EXPLORE THE MATERIAL
**1)** Answer the following questions using the review abstract.
(a) What type of review do the authors say they carried out?
(b) Which three electronic databases were searched?
(c) What tool was used for quality assessment?
**2)** Quote the part of the review abstract that opens with the words containing "Background Many women" and closes with "for alternative interventions.".
**3)** Translate this sentence from the review abstract into German: "Full texts were screened independently by two reviewers."

Background Many women experience reproductive symptoms that impact on their wellbeing but do not seek help for a range of different reasons. In this rapid review we explored the factors that enable or hinder women to seek help for unwanted or debilitating reproductive symptoms. We also aimed to examine whether existing interventions address these factors and identify opportunities for alternative interventions.

Methods We searched electronic databases MEDLINE, PsycINFO and CINAHL in October 2019 and contacted experts to identify grey literature and additional interventions. The search strategy included terms covering behaviour and intervention combined with terms relating to common reproductive symptoms such as, dysmenorrhoea and menopause. We limited to articles published in English since 2009. We included any study that presented facilitators and barriers to seeking help for reproductive symptoms that was conducted with women in the United Kingdom. We also included articles on relevant interventions. One reviewer screened titles and abstracts with 10% double screened by a second reviewer. Full texts were screened independently by two reviewers. We extracted study characteristics using a pre-piloted form and used the Mixed Methods Appraisal Tool for quality assessment. Data extraction and quality assessment were performed by one reviewer and a sample checked by a second reviewer. We coded information on barriers and facilitators from each study into themes using NVivo. Results were summarised descriptively.

RECORDS SHOWN
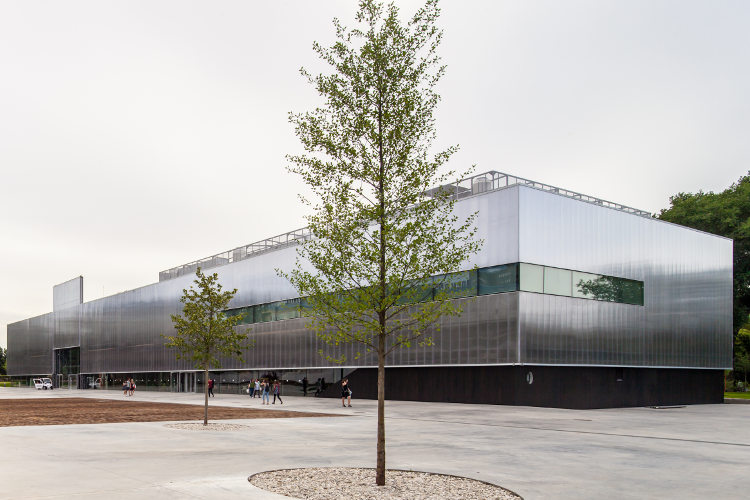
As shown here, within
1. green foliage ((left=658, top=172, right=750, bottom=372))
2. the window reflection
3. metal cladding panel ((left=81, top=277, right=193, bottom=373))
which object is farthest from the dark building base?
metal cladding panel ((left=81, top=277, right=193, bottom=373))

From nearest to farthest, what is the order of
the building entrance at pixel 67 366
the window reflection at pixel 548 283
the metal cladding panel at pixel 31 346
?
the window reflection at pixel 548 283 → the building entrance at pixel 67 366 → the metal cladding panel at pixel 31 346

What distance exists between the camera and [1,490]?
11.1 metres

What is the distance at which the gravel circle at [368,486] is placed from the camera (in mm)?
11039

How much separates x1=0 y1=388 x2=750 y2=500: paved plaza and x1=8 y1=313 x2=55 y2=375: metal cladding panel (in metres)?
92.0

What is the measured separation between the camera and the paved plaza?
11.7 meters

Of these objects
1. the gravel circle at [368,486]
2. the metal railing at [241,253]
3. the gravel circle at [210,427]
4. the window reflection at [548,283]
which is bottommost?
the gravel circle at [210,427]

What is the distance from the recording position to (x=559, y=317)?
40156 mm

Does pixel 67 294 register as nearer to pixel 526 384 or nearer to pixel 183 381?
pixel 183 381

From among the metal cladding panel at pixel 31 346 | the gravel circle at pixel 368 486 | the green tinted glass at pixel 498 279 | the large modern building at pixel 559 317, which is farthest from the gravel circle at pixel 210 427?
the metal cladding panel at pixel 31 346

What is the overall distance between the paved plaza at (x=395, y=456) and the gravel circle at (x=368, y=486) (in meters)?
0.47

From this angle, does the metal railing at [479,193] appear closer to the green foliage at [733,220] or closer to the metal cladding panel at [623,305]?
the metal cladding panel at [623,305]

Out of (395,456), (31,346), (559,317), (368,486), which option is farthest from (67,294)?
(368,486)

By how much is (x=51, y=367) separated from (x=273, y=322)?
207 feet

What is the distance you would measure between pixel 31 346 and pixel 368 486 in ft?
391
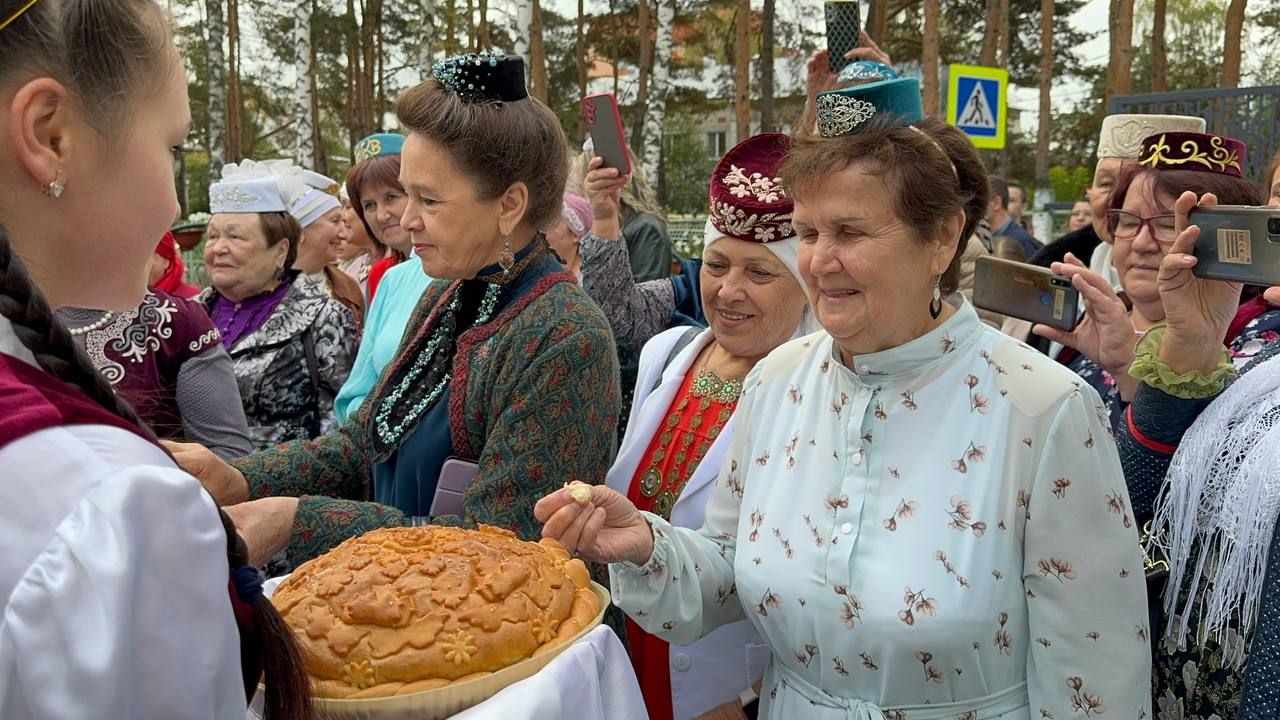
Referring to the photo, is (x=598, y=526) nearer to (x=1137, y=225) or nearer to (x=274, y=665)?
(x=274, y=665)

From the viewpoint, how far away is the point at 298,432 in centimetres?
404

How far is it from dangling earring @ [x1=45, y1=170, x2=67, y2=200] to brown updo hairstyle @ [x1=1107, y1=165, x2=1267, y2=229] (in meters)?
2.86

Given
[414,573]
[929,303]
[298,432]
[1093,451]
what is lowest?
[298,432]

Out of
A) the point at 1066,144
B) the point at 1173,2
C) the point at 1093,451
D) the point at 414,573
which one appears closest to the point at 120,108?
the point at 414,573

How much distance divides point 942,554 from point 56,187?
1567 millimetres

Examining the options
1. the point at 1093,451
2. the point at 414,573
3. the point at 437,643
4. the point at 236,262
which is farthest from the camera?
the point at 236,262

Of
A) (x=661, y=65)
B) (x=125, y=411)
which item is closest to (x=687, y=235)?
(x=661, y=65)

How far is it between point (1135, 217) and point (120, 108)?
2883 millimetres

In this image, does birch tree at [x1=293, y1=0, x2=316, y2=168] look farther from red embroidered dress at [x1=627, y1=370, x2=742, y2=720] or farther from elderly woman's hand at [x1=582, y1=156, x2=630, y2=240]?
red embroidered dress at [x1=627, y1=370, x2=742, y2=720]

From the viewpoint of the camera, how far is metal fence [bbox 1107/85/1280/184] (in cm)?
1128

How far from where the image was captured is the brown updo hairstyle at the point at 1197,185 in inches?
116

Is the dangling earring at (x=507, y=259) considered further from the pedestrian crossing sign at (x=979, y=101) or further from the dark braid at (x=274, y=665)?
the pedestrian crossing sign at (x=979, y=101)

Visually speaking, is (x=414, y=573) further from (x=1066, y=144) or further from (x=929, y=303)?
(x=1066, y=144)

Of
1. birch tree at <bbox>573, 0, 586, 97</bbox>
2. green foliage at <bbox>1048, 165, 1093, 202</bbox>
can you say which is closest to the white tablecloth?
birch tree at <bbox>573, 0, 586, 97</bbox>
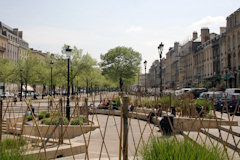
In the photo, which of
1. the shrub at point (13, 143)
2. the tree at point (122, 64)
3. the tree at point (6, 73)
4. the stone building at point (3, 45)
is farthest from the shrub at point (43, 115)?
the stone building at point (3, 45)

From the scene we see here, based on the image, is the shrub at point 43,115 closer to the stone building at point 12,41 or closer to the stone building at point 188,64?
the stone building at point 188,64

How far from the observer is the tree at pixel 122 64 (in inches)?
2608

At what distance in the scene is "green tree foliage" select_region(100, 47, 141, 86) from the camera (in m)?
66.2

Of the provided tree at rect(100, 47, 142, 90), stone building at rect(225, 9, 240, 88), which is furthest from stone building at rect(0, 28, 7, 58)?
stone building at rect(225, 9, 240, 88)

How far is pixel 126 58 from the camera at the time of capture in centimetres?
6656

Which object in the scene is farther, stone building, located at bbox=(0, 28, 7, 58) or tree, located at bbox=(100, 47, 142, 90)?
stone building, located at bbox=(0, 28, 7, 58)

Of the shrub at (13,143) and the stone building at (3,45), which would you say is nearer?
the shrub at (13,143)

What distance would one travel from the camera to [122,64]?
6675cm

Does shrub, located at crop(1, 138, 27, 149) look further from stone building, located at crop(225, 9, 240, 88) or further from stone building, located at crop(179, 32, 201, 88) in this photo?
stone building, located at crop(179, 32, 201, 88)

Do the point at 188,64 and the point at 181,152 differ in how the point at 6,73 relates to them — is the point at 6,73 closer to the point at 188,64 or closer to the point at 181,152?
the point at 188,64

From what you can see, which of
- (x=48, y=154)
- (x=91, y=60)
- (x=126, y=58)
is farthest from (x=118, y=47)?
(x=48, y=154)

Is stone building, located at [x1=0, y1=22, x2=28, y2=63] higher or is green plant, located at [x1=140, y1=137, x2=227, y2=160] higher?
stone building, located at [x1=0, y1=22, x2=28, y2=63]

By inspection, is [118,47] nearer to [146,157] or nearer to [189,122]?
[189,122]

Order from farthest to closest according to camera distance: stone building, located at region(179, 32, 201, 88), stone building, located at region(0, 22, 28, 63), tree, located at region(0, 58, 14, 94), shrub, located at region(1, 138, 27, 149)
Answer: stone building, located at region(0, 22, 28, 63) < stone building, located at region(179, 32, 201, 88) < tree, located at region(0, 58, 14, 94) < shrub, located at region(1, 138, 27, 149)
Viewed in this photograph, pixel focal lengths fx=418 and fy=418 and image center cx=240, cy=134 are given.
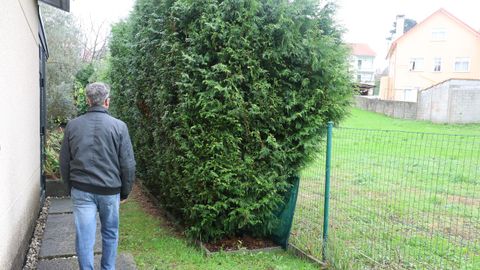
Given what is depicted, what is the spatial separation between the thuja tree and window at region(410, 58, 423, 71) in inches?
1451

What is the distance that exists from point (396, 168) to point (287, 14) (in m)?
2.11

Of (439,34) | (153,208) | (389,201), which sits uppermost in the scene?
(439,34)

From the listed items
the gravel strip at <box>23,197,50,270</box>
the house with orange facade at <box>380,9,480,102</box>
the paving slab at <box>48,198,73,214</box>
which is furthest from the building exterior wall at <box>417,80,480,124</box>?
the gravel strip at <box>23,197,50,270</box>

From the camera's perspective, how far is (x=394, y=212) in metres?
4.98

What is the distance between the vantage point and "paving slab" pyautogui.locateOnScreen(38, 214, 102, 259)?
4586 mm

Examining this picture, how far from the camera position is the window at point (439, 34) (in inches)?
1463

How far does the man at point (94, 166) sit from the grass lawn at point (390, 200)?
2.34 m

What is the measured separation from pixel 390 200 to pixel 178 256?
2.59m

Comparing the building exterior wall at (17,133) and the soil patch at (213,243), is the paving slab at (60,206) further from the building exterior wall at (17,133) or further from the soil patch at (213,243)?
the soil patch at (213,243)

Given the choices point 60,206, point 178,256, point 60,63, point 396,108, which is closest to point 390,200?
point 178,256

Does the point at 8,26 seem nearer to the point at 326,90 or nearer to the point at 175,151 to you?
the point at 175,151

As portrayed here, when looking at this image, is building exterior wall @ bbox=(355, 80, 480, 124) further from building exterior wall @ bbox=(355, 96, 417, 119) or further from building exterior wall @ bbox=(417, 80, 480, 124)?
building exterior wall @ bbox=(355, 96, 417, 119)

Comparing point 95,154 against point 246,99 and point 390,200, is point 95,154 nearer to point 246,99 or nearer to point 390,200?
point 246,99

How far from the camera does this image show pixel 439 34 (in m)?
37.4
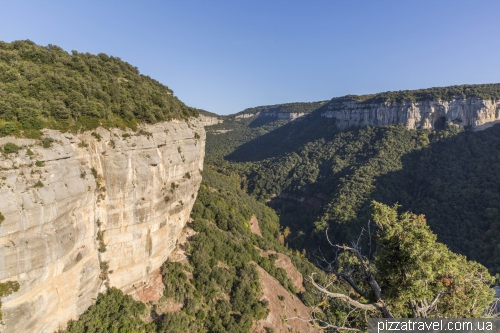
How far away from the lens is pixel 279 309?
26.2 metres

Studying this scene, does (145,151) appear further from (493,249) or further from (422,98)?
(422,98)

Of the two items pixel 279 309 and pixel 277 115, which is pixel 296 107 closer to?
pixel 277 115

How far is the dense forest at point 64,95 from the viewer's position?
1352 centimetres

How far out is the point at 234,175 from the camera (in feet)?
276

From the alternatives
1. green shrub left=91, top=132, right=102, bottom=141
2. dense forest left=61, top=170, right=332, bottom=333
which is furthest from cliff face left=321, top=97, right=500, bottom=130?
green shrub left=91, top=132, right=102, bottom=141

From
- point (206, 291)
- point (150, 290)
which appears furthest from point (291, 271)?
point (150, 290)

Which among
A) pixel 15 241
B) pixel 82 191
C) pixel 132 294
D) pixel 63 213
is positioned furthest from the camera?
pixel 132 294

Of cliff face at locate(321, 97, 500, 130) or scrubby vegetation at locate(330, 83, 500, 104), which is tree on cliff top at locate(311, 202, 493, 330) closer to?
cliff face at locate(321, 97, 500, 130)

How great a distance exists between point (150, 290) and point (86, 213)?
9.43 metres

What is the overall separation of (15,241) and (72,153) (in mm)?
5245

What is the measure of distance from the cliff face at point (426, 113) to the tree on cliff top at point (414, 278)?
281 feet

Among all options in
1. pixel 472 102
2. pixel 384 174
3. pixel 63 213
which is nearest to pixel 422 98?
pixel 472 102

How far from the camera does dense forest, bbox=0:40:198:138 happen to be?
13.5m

SOLUTIONS TO EACH TASK
**1)**
(a) A rapid review.
(b) MEDLINE, PsycINFO and CINAHL.
(c) The Mixed Methods Appraisal Tool.

**2)**
Background Many women experience reproductive symptoms that impact on their wellbeing but do not seek help for a range of different reasons. In this rapid review we explored the factors that enable or hinder women to seek help for unwanted or debilitating reproductive symptoms. We also aimed to examine whether existing interventions address these factors and identify opportunities for alternative interventions.

**3)** Die Volltexte wurden von zwei Gutachtern unabhängig voneinander gesichtet.